A new report has revealed that energy consumption, particularly the costs involved, account for more than 30% of operating costs.
The Renewables in Mining report from Deloitte, the second in the company’s Energy Management in Mining series, explores the cost involved in energy management in mining and more importantly how renewables can be used to create a distinct competitive edge.
“With renewable energy fast becoming a mainstream energy source, mining companies have a material opportunity to use renewable to lower costs, improve safety, reliability and sustainability, and mitigate risks to ultimately gain a competitive edge,” says the report.

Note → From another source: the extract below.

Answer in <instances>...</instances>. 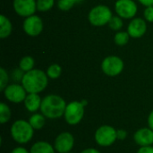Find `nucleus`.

According to the report, miners have the opportunity to drive down energy costs by up to 25% in existing operations and 50% in new mines through an effective energy management program, of which renewables can play a major role.
In addition to cost savings, the ability to reduce emissions and preserve the mine’s social license to operate increases the size of the prize even more.
As with anything, there must be a solid business case behind it all, particularly something that is new and brings with it an element of risk.
Deloitte lays out the key benefits which could be realised through the implementation of renewables into a business strategy:
Energy costs and consumption is a key trend that will continue into 2018, with more and more companies having the discussions at management and executive level.
To this end, Deloitte argues that companies must look at their strategies and challenge themselves more.
“To realise the fullness of these opportunities, mining companies will need to challenge their capital projects groups and their design teams to take a hard look at renewable technologies, not just as a pure substitute for existing energy sources, but also as a means of doing things differently.”